Ohio State is in the process of revising websites and program materials to accurately reflect compliance with the law. While this work occurs, language referencing protected class status or other activities prohibited by Ohio Senate Bill 1 may still appear in some places. However, all programs and activities are being administered in compliance with federal and state law.

Seminar: Chris Hans

Statistics Seminar
October 20, 2011
All Day
209 W. Eighteenth Ave. (EA), Room 170

Title

Penalized Regression via Bayesian Orthant Priors

Speaker

Chris Hans, The Ohio State University

Abstract

Penalized optimization procedures are sometimes described as Bayesian approaches to parameter estimation, prediction and variable selection. In this talk I examine the strength of this connection in the context of the lasso (Tibshirani, 1996) and the elastic net (Zou and Hastie, 2005). Motivated by the proliferation of these (and related) approaches to penalized optimization, I introduce a new class of prior distributions—the "orthant normal" distribution—for the regression coefficients in a Bayesian regression model and show that this prior gives rise to the lasso and elastic net point estimates as the posterior mode. By providing a complete characterization of the prior distribution, I allow for model-based inference that moves beyond exclusive use of the posterior mode, including coherent Bayesian prediction and formal Bayesian model comparison.

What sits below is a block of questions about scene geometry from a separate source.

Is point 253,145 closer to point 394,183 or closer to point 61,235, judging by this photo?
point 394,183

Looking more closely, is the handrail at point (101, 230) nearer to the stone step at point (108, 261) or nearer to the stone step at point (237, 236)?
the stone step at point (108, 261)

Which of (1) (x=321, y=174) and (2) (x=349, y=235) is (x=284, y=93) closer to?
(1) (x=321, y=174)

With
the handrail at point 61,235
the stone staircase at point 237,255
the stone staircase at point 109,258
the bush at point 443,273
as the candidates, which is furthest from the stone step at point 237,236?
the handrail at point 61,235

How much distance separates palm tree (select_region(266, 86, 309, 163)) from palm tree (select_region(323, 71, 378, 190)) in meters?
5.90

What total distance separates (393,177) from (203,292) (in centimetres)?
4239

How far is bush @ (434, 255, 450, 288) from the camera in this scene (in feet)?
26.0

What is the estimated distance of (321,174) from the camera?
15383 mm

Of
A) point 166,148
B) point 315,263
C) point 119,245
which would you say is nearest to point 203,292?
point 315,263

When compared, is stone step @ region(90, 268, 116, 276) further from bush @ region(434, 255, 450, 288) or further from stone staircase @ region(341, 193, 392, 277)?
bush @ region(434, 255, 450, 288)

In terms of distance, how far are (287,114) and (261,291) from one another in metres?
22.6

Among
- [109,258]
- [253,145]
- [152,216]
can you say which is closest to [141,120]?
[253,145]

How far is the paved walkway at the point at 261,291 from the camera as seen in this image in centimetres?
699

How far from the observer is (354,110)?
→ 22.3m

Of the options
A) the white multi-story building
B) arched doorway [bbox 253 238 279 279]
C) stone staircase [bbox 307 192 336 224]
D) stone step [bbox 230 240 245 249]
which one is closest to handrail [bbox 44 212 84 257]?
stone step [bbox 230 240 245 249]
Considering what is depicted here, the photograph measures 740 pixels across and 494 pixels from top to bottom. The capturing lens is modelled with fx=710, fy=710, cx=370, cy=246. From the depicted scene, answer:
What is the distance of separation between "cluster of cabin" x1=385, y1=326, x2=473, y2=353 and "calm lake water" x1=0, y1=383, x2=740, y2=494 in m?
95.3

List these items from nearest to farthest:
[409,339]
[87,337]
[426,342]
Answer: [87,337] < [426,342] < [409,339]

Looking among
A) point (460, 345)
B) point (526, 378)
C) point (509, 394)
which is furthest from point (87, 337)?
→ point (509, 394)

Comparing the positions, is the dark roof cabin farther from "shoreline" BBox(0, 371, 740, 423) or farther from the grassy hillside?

In contrast to penalized optimization procedures, where values for the penalty parameters are often selected via cross validation, the Bayesian approach allows for uncertainty about these parameters to be explicitly included in the model. I show that the orthant normal distribution has a scale-mixture of normals representation, providing additional insight into the particular form of shrinkage employed by the elastic net. Posterior inference is shown to be easily achieved via MCMC methods. Finally, I generalize the basic orthant normal distribution to allow for a priori dependence in the regression coefficients, yielding a framework for constructing new penalties.  In particular I discuss an approach for incorporating prior information about dependence structure in the covariates that resembles Zellner's g-prior but that also allows for lasso-like shrinkage.